The report found that the Honduran Attorney General’s Office committed serious irregularities, including failing to act on evidence that would have allowed authorities to identify those who conspired to kill Cáceres. “It is imperative that Honduras’ judiciary adopt all the necessary measures to guarantee a thorough investigation and sanction those responsible for planning and executing this crime,” says Beltrán.
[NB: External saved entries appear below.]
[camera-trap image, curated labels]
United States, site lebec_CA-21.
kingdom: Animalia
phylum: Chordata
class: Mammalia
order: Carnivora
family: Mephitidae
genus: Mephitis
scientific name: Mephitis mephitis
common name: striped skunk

The GAIPE, which includes specialists in international human rights law, international criminal law, and comparative criminal law, was created in November 2016 at the request of the family of Berta Cáceres and the organization which she founded, the Civic Council of Popular and Indigenous Organizations of Honduras (COPINH). The group’s formation also received support from other national and international human rights organizations, with the aim of carrying out an independent, objective, and impartial analysis of the facts surrounding the attack against Berta Cáceres and her colleague, Mexican activist Gustavo Castro. “The work carried out by the GAIPE clearly demonstrates the importance of international monitoring in this investigation,” said Beltrán.
The outcome of the Cáceres investigation could affect U.S. assistance to Honduras part of which is conditioned on the government making firm progress in protecting human rights, strengthening the rule of law, and combating corruption. “The irregularities and lack of political will to clarify this emblematic case puts the continuation of U.S. assistance in serious jeopardy,” said Beltrán. As stated by Senator Patrick Leahy (D-Vt), the ranking member on the Senate Appropriations Committee, “Any hope that the Honduran Government may have of continued U.S. assistance under the Alliance for Prosperity Plan will hinge, in part, on the outcome of the Cáceres case, acceptance of the legitimate role of civil society and the independent press, and top-to-bottom reform of the judicial system.”
Berta Cáceres was murdered in the early morning of March 2, 2016, in her hometown of La Esperanza, Intibucá department, in western Honduras. Armed men broke down the door of the house where she was staying and shot her. The only witness to the attack was Castro, who was also injured.
As the founder and general coordinator of COPINH, Cáceres fought for the protection of human rights and the defense of natural resources and the environment. In April 2015, she was awarded the Goldman Environmental Award, one of the world’s most prestigious prizes for environmental activists.